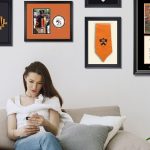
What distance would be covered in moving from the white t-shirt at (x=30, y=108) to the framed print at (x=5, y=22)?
687 millimetres

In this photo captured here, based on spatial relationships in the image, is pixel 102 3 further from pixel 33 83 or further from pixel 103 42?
pixel 33 83

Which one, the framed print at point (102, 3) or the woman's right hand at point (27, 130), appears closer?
the woman's right hand at point (27, 130)

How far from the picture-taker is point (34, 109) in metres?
3.35

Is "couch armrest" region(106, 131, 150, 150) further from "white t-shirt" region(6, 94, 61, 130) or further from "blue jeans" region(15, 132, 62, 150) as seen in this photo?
"white t-shirt" region(6, 94, 61, 130)

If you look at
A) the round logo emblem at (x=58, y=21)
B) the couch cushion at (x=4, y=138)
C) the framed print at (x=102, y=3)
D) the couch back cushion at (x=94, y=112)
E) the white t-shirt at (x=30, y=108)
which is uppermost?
the framed print at (x=102, y=3)

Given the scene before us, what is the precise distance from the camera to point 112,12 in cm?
389

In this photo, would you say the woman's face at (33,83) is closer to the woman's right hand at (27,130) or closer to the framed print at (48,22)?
the woman's right hand at (27,130)

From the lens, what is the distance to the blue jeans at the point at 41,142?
2.79 meters

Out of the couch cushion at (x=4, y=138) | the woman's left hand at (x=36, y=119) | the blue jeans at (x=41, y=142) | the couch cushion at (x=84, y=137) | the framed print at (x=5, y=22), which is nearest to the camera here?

-- -- --

TASK INSTRUCTIONS = Copy the lines of the listing above verbatim, starting at the line that contains "If you look at" and ending at the line that contains "2.79 meters".

EXERCISE SOLUTION =
If you look at
A) the round logo emblem at (x=58, y=21)
B) the couch cushion at (x=4, y=138)
C) the framed print at (x=102, y=3)
D) the couch back cushion at (x=94, y=112)
E) the white t-shirt at (x=30, y=108)
which is uppermost?
the framed print at (x=102, y=3)

Given the scene before us, what is the precise distance from the camera to point 112,12 in cm?
389

In this photo, would you say the woman's face at (33,83) is closer to the woman's right hand at (27,130) or closer to the framed print at (48,22)?
the woman's right hand at (27,130)

From the lens, what is the distance to the blue jeans at the point at 41,142?
2.79 meters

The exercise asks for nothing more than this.